The Quest for a Great Search

Denis Laca, Peter Bokor

•

June 12, 2023

Large knowledge bases often face the difficult challenge - accessing relevant information fast. We failed to solve this with our first search implementation, but we gave it another go and learned some useful insights along the way.

The Do it All Search Mistake

acreom has had search since its beginnings - serving both to navigate pages, but also as a full-text search. The search was trying to achieve too many things without properly communicating what’s really happening. The experience of searching was seemingly simple - you open a modal, type your query and see the results with a preview on the side. It may sound as if everything was working, but there were issues.

Just a quick glance at the image above can tell you the experience was pretty bad.

acreom did not let you know exactly what your query matched. There was no highlight on search results - not even in the preview, leaving you to wonder, what the best match is and why?
The ranking of search results was poor, often resulting in the wrong order, causing even more confusion.
We wanted the search to also function as a navigation component and we even added our NLP date parsing to enable searching queries like today, tomorrow, or in 2 weeks. This enabled you to go to the exact My Day or find pages you recently worked on. But when you did search using nlp, you got a hot mess of results where the date query matched the content, title and even formatted tasks or events inside the page alongside the page metadata.

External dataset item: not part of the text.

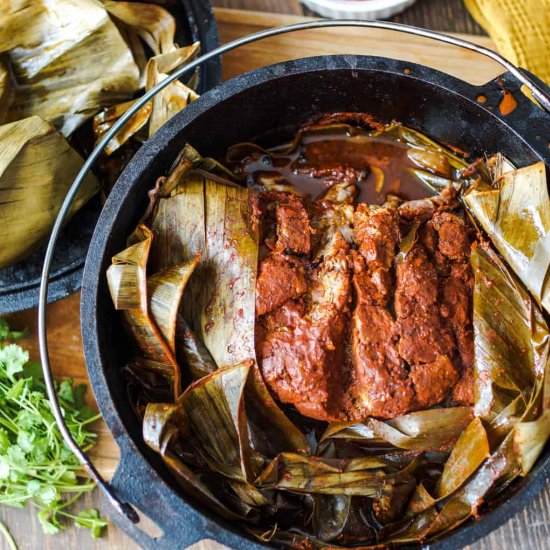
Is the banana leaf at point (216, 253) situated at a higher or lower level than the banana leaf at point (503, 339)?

To get it right this time, we have defined the optimal search experience for a knowledge base.

Focus is Key

Searching starts with a goal: I want to access a specific piece of information. One of three scenarios will follow:

I Know What I Want and I Know Where to Find It

This is the easy case. You use simple navigation and you access the exact file.

While working in an IDE, if you know where you want to navigate, you use the "go to" search, type the name of the file and you are there. It’s as quick as that.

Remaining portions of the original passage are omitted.